Penulis adalah kontributor buku Agama Dan Radikalisme Di Indonesia

SOFTPOWER PENANGANAN EKSTRIMISME (telah dimuat di mejalah Dzulfikar edisi Ramadhan 1430 H)

Oleh: Andi Rahman, MA.


Sesaat setelah bom meledak di hotel JW Marriott dan Rizt Carlton, dunia terhenyak: Terorisme masih bertaji di Indonesia. Presiden SBY bereaksi dengan mengeluarkan statement dugaan motif di balik serangan bom itu. Menurutnya, dalang di balik meledaknya bom ini adalah pihak-pihak yang kecewa dengan pelaksanaan pemilu 2009. Belakangan sikap reaktif presiden ini disayangkan oleh banyak kalangan, mengingat belum ada bukti kuat yang mendukungnya.
Kepolisian kembali menggiatkan operasi penanganan terorisme.

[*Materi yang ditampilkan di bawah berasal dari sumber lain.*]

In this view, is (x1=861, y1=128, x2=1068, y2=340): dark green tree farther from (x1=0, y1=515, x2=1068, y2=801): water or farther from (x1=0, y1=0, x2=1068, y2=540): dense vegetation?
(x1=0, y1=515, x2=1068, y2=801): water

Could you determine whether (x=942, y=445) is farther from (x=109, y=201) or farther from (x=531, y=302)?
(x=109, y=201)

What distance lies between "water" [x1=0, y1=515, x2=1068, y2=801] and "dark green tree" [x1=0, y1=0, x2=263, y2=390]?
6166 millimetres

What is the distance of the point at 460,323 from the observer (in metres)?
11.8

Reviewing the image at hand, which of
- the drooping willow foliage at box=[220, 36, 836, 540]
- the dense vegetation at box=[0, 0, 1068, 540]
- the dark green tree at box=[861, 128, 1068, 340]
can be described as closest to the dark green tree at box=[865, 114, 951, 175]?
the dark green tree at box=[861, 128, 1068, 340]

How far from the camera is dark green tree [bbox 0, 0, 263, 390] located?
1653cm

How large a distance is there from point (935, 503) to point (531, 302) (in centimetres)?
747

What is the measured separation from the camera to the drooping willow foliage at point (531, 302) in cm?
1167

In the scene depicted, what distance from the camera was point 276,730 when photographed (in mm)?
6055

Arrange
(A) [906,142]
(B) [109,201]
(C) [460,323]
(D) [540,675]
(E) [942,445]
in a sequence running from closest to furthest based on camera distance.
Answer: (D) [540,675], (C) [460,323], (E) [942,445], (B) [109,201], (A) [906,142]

Penangkapan orang-orang yang diduga terkait dengan peristiwa itu marak dilakukan. Dalam telekonfrensi bersama kepala daerah seluruh Indonesia, presiden SBY menekankan perlunya “kesiagaan nasional” akan aksi teror lanjutan. Masyarakat diminta aktif menjaga wilayahnya dan melapor ke pihak berwajib kalau ada orang yang dicurigai terkait kelompok tertentu yang selama ini dituduh menjadi pelaku teror di Indonesia.
Pemerintah mengedepankan pendekatan “keras” dalam menangani kasus terorisme. Orang-orang yang diduga menjadi pelaku teror dicokok. Sebagian dari mereka ada yang dibebaskan karena tidak terbukti terlibat, dan sebagian yang lain berakhir di penjara (bahkan ada yang divonis mati). Penjara, sebaik apapun fasilitas yang tersedia, merupakan tempat yang menimbulkan trauma. Orang-orang yang sempat dipenjara, baik yang terbukti terlibat terorisme maupun yang menjadi korban salah tangkap, akan terstigmakan sebagai teroris. Perasaan ini memicu trauma yang mematik “rasa dendam”. Akhirnya kebencian terhadap hal-hal yang selama ini menjadi objek perlawanan para ekstrimis semakin meningkat. Saat bebas dari penjara, akan sangat mungkin mereka kembali ke terlibat dalam aksi teror. Bagus Budi Pranoto dan Air Setiawan adalah contoh narapidana terorisme yang kembali melakukan aksinya setelah keluar dari penjara.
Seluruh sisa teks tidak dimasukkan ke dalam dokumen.